Work required
Rewrite the rows below, swapping every "elevation" for "height" and changing nothing else.

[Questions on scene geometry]
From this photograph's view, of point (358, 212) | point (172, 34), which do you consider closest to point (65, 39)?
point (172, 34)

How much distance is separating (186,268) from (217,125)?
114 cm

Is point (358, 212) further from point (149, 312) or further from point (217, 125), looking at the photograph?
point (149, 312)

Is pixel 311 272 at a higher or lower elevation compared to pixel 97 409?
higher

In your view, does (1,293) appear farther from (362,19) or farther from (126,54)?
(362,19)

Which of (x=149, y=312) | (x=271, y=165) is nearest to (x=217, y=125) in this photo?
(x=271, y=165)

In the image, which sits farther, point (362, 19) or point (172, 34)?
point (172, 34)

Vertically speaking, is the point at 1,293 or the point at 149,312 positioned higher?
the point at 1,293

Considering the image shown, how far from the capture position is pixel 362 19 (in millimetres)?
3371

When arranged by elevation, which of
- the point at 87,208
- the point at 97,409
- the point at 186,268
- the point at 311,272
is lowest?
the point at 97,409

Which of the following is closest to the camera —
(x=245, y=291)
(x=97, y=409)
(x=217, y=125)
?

Response to this exercise
From this photograph's view, of point (358, 212) | point (172, 34), which do you consider closest to point (65, 39)?
point (172, 34)

How much distance is separating (186,268) from (217,125)?
114 cm

Is point (358, 212) further from point (149, 312) or further from point (217, 125), looking at the photograph?
point (149, 312)

Is pixel 311 272 at a higher or lower height compared to pixel 97 409?
higher

In your view, does (1,293) appear farther from (362,19) or farther from (126,54)?
(362,19)

Which of (x=149, y=312) | (x=271, y=165) is nearest to (x=217, y=125) in this photo?
(x=271, y=165)

In the image, which sits farther, point (362, 19) or point (172, 34)?
point (172, 34)

Vertically speaking, is the point at 1,293 or the point at 149,312 positioned higher?
the point at 1,293

Considering the image shown, how far from the capture position is pixel 362 19 (in millimetres)?
3371

When arranged by height, which of
- the point at 87,208
- the point at 97,409
- the point at 186,268
- the point at 311,272
is lowest?
the point at 97,409

Which of the following is closest to the camera —
(x=245, y=291)
(x=97, y=409)
(x=217, y=125)
?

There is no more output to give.